The only thing I can do is recognize those cultural directives for what they are: false. My life isn’t a place where I will suddenly arrive. It’s not a destination, but an ongoing project. The building of yourself never ends. Do I really want to equate my worth with what I do for money? Or measure it by arbitrary benchmarks of success, like knowing what a work-to-play blazer is? No, I don’t. Do I do it anyway? Yes, I do. Am I trying not to? Yes. Am I succeeding? I don’t know.
That version of adulthood hasn’t materialized because it just isn’t real.
*
I keep thinking about the Black Swan quote on the back of my DVD of 13 Going on 30 : “Perfection is not just about control, it’s about letting go .” The quote’s original context is sinister. It’s said by a director who, in order to achieve a better performance, uses his power to degrade his lead dancer’s mental state. The Post-it on the back of my DVD forces this quote into a different context. The words letting go are underlined. In the gleam and sparkle of the 13 Going on 30 Fun & Flirty Edition, it reads as yet another wholesome platitude.
I’m tempted to fit it into this narrative, to make some connection between this quote that came to me by chance in a Goodwill and my need to let go — of cultural trappings that don’t serve me, of the idea that success is measured by what I do to pay my bills, of the feeling that life rises up toward a final point rather than expands outward infinitely. I’m tempted to believe that relinquishing control and letting go might lead me to the type of clarity and understanding that could be embroidered onto a pillow in a Rae Dunn font at HomeGoods.

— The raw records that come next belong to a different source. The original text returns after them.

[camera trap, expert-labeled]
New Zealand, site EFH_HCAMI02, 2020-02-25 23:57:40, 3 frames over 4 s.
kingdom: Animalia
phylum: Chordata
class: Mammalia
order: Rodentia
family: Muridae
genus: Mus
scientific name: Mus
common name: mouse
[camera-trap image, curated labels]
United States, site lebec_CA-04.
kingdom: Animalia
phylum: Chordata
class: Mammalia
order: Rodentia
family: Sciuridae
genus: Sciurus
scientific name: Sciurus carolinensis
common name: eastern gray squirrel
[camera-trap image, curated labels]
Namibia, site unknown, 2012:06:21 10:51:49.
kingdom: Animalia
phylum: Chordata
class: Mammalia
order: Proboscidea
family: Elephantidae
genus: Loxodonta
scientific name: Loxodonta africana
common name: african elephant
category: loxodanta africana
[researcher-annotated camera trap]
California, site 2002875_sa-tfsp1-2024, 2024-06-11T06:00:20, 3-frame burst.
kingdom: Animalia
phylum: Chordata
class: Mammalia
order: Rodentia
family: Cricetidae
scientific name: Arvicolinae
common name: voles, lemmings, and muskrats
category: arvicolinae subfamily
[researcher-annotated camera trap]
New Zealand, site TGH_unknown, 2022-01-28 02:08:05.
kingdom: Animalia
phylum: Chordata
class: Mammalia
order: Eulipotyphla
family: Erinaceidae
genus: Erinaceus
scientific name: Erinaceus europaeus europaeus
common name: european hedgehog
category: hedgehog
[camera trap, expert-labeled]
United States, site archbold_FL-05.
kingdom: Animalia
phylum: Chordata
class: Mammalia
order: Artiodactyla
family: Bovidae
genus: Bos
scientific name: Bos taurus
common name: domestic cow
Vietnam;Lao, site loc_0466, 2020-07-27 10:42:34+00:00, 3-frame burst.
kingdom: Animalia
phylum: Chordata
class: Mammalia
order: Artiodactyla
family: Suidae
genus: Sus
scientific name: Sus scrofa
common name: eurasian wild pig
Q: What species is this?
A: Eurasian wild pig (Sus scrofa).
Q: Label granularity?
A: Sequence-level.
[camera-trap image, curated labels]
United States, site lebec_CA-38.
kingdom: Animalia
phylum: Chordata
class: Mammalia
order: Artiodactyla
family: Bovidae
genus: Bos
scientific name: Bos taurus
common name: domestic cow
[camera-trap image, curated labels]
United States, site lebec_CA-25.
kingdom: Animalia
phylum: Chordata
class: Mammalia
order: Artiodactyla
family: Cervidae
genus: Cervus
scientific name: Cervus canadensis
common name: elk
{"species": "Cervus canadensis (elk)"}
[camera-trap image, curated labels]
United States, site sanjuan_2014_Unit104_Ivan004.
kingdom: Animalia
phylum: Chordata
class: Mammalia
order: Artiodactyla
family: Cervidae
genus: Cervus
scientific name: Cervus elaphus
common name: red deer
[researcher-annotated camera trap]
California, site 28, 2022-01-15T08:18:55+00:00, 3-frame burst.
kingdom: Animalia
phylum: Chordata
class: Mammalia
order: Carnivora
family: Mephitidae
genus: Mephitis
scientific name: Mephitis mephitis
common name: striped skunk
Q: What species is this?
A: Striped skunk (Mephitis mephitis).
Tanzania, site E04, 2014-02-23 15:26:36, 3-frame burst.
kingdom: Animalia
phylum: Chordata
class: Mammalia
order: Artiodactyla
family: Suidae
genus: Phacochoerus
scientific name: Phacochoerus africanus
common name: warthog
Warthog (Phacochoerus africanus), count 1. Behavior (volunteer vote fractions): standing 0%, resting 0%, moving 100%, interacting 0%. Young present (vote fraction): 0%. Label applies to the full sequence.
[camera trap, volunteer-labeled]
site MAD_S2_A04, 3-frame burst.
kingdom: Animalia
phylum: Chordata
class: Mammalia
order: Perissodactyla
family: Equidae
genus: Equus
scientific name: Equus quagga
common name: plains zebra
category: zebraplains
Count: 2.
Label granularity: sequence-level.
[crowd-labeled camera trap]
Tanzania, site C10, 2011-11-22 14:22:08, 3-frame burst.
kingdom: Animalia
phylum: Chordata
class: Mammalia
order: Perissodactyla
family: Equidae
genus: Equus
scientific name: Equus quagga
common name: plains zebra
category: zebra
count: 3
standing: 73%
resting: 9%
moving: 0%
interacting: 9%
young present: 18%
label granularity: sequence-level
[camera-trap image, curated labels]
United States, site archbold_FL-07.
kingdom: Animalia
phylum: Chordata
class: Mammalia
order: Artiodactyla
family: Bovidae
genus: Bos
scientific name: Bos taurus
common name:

Of course, it isn’t as simple as all of that. I can’t just vanquish thirty years of cultural expectations and emerge as a completely liberated being. What would that person be like? Would I even want to be her? Besides, the Black Swan quote isn’t really about letting go to free yourself from cultural constraints. It’s about letting go to achieve perfection. Whatever connection my stranger saw between this quote and a romantic comedy from 2004 remains a mystery to me. I think I prefer it that way.
As I write this, I am two weeks away from my thirty-third birthday. Supposedly, this is the year that most people find true happiness . I seriously doubt it. I’m more lost than ever. I have no idea what I want to do with my life. I’m not going to lie and say that that’s alright with me, or that I’m having a good time. But I’m going to try to avoid forcing answers, or meaning, or connections. I’m just going to go with it for a while.